The French Revolution
Instructor: Giulia Pacini
This course will explore the history and importance of the French revolution through an analysis of different forms of eighteenth-century cultural expression. We will read a novel, selections from a groundbreaking philosophical treatise, and a revolutionary poem. Other course documents will include political caricatures, pamphlets, revolutionary music, ceramics, paintings, and period films. These materials will allow us to investigate the ways in which the revolutionaries mobilized or redefined notions of French identity, patriotism, and political authority. They will also help us decipher some of the fundamental symbols and political narratives of this period. Finally, this course will consider the international dimensions of the French revolution (in the Caribbean in particular): we will therefore discuss late eighteenth-century debates on race and slavery. In the process, we will address methodological questions such as how to interpret cultural objects (i.e. the guillotine or revolutionary clothing) as meaningful “texts.”
French 303 is a seminar open to advanced freshmen or older students who have not yet taken French 305. It is meant to develop students’ analytical and linguistic skills through intensive discussion. This course does not include any explicit grammatical review.
La musique et les lettres de Charles Baudelaire à Pascal Quignard
Instructor: François-Nicolas Vozel
This course proposes a broad survey of French and francophone literature from the point of view of music. Each reading treats a particular moment in French literary history when music and literature become entangled in provocative ways. The French literary tradition is a privileged site to investigate the relationship between music and literature. In the second half of the 19th century the symbolist poets (Baudelaire, Rimbaud, Verlaine, Mallarmé, Ghil) advanced the idea that all art should aspire to the condition of music, which was thought to be the most powerful aesthetic medium. The symbolist experimentations with the traditional forms of poetry paved the way for a new kind of literary aesthetics that released poetic forms from the static and contemplative idealism of the Romantic tradition.

================

▶ Set of tasks
**a)** Print the portion of the course descriptions starting with "French 303 is" and going on through "explicit grammatical review.".
**b)** Render this sentence from the course descriptions in French: "This course does not include any explicit grammatical review."
**c)** According to the course descriptions, students who have already taken which course are not eligible for French 303?
The rows that come next are separate material, unrelated to the course descriptions.

Questions on scene geometry
================

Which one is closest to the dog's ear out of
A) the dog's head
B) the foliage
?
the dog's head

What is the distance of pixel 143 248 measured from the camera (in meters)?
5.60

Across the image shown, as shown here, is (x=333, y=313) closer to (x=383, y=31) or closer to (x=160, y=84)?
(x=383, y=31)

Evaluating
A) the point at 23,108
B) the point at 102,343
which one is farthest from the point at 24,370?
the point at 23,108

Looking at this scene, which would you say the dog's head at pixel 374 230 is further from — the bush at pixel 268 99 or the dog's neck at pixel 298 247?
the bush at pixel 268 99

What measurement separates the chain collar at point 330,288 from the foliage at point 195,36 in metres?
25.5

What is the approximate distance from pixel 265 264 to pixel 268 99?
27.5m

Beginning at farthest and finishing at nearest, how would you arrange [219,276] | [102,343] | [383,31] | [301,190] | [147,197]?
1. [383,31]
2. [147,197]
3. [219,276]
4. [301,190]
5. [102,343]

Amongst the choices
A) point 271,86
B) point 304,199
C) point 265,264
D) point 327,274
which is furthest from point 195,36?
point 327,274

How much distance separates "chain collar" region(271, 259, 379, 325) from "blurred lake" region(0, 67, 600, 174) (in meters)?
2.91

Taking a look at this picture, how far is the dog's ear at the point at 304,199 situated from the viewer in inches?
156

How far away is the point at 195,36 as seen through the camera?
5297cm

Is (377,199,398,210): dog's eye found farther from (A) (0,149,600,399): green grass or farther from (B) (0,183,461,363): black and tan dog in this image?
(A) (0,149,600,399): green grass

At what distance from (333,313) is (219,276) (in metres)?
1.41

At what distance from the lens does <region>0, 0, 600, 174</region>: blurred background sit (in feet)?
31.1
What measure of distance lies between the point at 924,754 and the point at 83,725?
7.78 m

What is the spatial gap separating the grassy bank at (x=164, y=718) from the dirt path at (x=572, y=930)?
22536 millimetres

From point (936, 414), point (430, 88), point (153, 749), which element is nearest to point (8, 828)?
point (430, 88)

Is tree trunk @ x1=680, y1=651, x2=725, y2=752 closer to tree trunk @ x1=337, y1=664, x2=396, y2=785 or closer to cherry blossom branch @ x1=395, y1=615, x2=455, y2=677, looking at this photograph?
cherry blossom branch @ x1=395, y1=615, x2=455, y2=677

================

▶ Solutions per task
**a)**
French 303 is a seminar open to advanced freshmen or older students who have not yet taken French 305. It is meant to develop students’ analytical and linguistic skills through intensive discussion. This course does not include any explicit grammatical review.

**b)** Ce cours ne comprend aucune révision grammaticale explicite.

**c)** French 305